Пришел к нашим дальним соседкам, милым пожилым женщинам, жившим на маленькой даче, где всегда пахло старым деревом и яблоками. В их опрятном хозяйстве, на задворках, обитали несколько кур под началом прекрасного громадного петуха. Это был ослепительной белизны красавец, красноглазый, тяжелый и полный самых бесспорных мужских достоинств. Мне открыла дверь одна из хозяек.
Сказал – и вижу, как она растерялась. Что это за глупая дерзкая выходка? Она уже отчитывала меня, но я, перебивая ее, стал рассказывать, что Святослав Рихтер получил квартиру и пригласил нас сегодня на новоселье. Объяснил все: одеться не во что, принести нечего, и так как все в таком положении, то и решили сделать что-то вроде трактира, чтобы все могли быть плохо одеты и никто бы не чувствовал свою бедность.
– Ну, словом, не дадите ли петуха? Его никто не обидит, не думайте, и, может быть, даже покормят. А завтра утром я вам его принесу.

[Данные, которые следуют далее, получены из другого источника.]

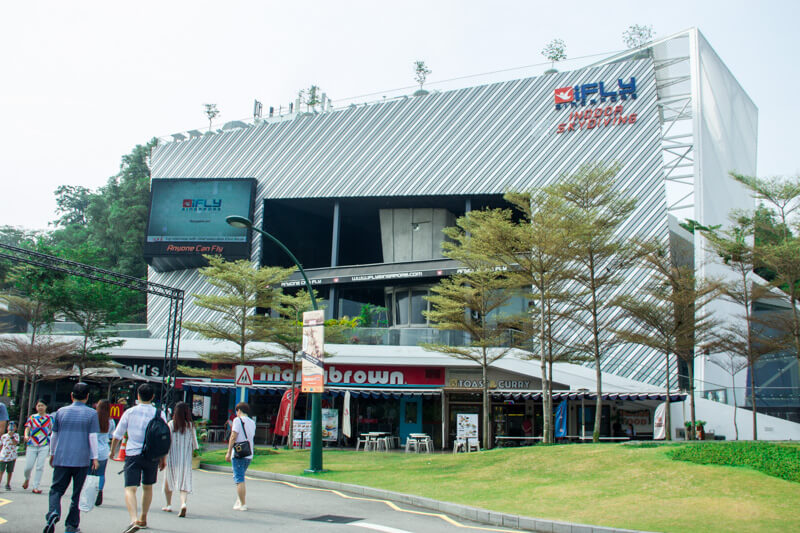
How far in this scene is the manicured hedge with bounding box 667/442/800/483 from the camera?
39.3 ft

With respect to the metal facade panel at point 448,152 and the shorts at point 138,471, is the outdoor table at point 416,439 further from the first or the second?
the shorts at point 138,471

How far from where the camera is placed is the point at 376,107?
126 feet

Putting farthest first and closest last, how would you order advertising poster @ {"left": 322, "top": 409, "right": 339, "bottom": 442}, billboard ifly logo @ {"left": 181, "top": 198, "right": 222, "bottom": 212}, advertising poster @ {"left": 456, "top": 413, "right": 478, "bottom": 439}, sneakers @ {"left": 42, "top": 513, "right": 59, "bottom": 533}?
billboard ifly logo @ {"left": 181, "top": 198, "right": 222, "bottom": 212}
advertising poster @ {"left": 322, "top": 409, "right": 339, "bottom": 442}
advertising poster @ {"left": 456, "top": 413, "right": 478, "bottom": 439}
sneakers @ {"left": 42, "top": 513, "right": 59, "bottom": 533}

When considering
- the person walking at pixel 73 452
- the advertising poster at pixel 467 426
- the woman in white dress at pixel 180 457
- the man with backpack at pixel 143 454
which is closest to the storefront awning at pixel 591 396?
the advertising poster at pixel 467 426

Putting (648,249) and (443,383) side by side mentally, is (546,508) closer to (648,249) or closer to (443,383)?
(648,249)

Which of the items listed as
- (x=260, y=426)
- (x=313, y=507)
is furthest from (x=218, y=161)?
(x=313, y=507)

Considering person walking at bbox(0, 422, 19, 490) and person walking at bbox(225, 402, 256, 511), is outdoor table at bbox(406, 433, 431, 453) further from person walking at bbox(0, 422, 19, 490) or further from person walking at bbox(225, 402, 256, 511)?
person walking at bbox(0, 422, 19, 490)

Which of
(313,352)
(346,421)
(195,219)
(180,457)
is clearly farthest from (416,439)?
(195,219)

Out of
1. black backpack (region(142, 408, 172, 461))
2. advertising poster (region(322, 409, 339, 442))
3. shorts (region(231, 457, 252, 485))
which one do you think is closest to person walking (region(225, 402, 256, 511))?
shorts (region(231, 457, 252, 485))

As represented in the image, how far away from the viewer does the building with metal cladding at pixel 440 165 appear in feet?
102

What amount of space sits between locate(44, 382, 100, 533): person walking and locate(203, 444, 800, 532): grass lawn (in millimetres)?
6218

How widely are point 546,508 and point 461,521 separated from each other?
1544mm

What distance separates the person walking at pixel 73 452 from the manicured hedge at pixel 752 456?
11.6m

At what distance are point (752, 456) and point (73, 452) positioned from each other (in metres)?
12.7
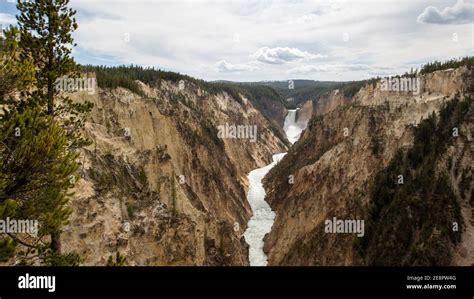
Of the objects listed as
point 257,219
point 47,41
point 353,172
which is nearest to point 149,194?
point 47,41

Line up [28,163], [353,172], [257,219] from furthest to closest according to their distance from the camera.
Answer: [257,219] → [353,172] → [28,163]

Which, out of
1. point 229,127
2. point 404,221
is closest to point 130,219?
point 404,221

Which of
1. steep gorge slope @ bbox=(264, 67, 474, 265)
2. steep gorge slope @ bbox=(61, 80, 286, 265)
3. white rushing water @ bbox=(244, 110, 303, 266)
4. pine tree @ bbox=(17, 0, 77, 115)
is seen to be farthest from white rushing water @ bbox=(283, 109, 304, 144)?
pine tree @ bbox=(17, 0, 77, 115)
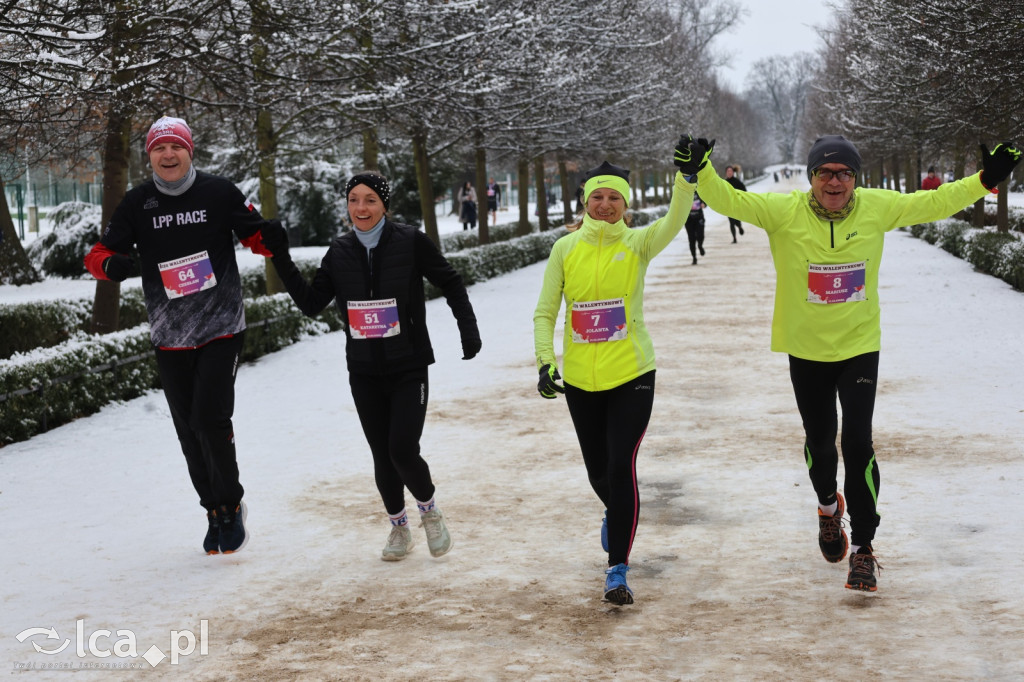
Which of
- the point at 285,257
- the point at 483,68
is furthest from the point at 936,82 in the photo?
the point at 285,257

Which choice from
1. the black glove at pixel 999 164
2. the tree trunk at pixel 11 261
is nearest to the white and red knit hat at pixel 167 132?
the black glove at pixel 999 164

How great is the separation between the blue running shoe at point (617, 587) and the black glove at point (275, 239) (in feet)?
6.46

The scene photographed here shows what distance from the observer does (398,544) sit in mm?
5613

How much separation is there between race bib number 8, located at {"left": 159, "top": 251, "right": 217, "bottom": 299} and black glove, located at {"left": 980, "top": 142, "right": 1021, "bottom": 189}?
10.8 feet

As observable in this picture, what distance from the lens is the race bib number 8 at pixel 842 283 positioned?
5031mm

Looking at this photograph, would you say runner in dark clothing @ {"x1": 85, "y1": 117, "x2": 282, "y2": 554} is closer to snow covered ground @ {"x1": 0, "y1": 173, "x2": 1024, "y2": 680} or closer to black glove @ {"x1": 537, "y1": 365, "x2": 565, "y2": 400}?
snow covered ground @ {"x1": 0, "y1": 173, "x2": 1024, "y2": 680}

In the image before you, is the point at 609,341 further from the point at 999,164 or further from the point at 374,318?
the point at 999,164

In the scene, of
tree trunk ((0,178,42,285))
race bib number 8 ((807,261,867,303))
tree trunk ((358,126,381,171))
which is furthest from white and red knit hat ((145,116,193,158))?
tree trunk ((0,178,42,285))

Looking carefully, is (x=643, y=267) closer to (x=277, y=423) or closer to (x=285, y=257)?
(x=285, y=257)

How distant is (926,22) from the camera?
51.6 ft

Ксения Петровна была человеком добрым и с юмором. Рихтера слышала по радио.
Петуха я тут же получил, посадил его в хозяйственную сумку с молнией, надел заплатанные брюки и взял букет…
Дом Рихтера был полон людей знакомых и не знакомых. Мебель еще не привозили, и только один новый платяной шкаф стоял в углу, блестя створками.
У двери – молодой Ростропович, в зеленой рубахе и с гитарой. У него здесь было три обязанности: он был распорядителем, то есть встречал и провожал, он был в ответе за трактирную музыку, он же был и «вышибным». Если кто-нибудь, расшумевшись, переходил границу приличия, «вышибной» приближался и, не поднимая рук, резко таранил виновного животом (этим мягким толчком общество освобождалось от нежелательной персоны, и порядок восстанавливался).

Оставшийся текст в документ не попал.